Schwarz Out in Front with Parkinson’s Patch

Schwarz Pharma today received FDA approval for Neupro, its transdermal patch for treatment of early-stage Parkinson’s disease. Neupro has been on the market in Europe since March 2006 and was approved there for all stages of Parkinson’s in January 2007. In the U.S., Schwarz will submit a supplemental New Drug Application for the treatment of advanced Parkinson’s by the end of 2007.

Approval for advanced-stage use would put Schwarz out in front of Altea Therapeutics, a privately held company in Tucker, GA, that’s currently testing an apomorphine hydrochloride patch for management of advanced Parkinson’s disease. The company’s PassPort transdermal patch system is designed to deliver sustained therapeutic levels of highly water-soluble drugs, carbohydrates, nucleic acids, peptides and proteins into the body without the need for needles or pumps. In addition to Parkinson’s, the company is testing its patches for treatment of types 1 and 2 diabetes as well as moderate to severe pain.
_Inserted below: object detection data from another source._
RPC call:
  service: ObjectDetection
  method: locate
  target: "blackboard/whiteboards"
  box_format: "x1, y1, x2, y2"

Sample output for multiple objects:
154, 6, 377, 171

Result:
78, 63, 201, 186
In February 2006, Altea entered an exclusive licensing agreement for Japan with pharma company Teikoku Seiyaku Co. to develop and commercialize a PassPort patch for Parkinson’s. Under the terms of the agreement, Altea will receive payments from Teikoku Seiyaku upon completion of certain development milestones. The Japanese company will pay undisclosed royalties on net sales and/or net revenues and also fund the cost of Japanese product development. The agreement gives Teikoku Seiyaku the option to negotiate terms for exclusive Japanese market rights for certain additional products based on the PassPort system.

Altea seems to have decided that partnering with pharma companies is a viable way to get its PassPort products to market. 

In January 2007, the company announced another deal, this time with two undisclosed pharmaceutical companies to examine the feasibility of developing novel transdermal patch products for two protein drugs. Under the terms of these agreements, Altea will use its PassPort technology to assess the feasibility of delivering certain proprietary protein drugs from a transdermal skin patch.

And just last week, Altea announced that it has entered into another research agreement with an undisclosed major pharmaceutical company to examine the feasibility of developing a transdermal patch for the treatment of coagulation disorders.